• Text passage:

4 Reasons Why Security and Compliance Are Critical for Operational ResilienceManaging cybersecurity and compliance is always challenging, but it was even more so post-pandemic. As threat actors took advantage of changing business environments such as more remote teams and rapid technology adoption, cyber and compliance moved front and center.
For many organizations, this was the first time these programs caught—and kept—the attention of the C-suite and the board of directors.
Now that we’ve worked out most of the kinks of securing enterprises and meeting regulatory standards in this new normal, it’s unlikely executive and key stakeholder focus—and involvement—will shift back to the back burner anytime soon.
The good news? Now that your key business decision-makers understand just how important your program is, you may have more leverage in getting the financial resource and personnel support necessary to further mature these programs.

• Questions to answer:
[1] According to the passage on security and compliance, which changes in business environments did threat actors take advantage of after the pandemic?
[2] Carry on the passage about security and compliance for operational resilience, starting right after its last sentence.

• Information supplied:
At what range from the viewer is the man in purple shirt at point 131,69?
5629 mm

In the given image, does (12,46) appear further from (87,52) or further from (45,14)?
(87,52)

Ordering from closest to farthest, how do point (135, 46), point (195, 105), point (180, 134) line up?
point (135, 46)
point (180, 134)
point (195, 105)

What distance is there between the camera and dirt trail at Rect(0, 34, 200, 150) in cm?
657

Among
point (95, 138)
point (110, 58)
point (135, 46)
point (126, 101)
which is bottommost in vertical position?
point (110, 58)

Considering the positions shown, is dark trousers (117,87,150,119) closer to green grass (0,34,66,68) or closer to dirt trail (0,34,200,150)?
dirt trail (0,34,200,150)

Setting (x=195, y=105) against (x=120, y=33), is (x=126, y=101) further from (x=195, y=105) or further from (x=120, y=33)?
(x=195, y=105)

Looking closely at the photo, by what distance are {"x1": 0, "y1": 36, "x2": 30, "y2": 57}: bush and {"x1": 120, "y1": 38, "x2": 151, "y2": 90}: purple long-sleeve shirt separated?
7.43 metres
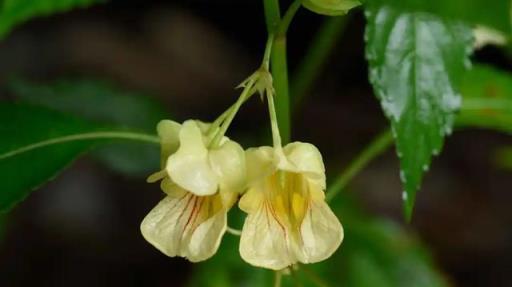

• Responses to the exercise:
[1] More remote teams and rapid technology adoption.

[2]
The bad news? You’ll be asking for this critical support during challenging economic times. As the pandemic has changed work environments, and the economy struggles, many organizations are looking for cutbacks and savings. If your organization still thinks it’s only preparing for if an attack or breach might happen and not understanding it’s more of a matter of when it does, then your programs’ needs might end up on the chopping block.
So, what can you do? Make sure your executives are tuned in to why now is not the time to cut back. Here are four reasons why your security and compliance programs are critical for operational resilience.
- You have to do it. If your organization creates, transmits, or stores sensitive and protected data, you’re likely to have a long list of security controls and compliance expectations you’ll have to meet. It’s not a matter of if you should invest in these programs, but that you absolutely should.
- It costs more to not do it. When your board looks at cybersecurity and compliance investment requests, those numbers can often be shocking at first glance. However, the reality is, if your organization experiences a breach or overlooks a compliance requirement, the costs could rise so high, they could put you out of business altogether. Keep in mind, the global cost of a breach average is more than $4 million dollars. And that’s just a single breach. What happens if there are more and how does that compare to your requests for support?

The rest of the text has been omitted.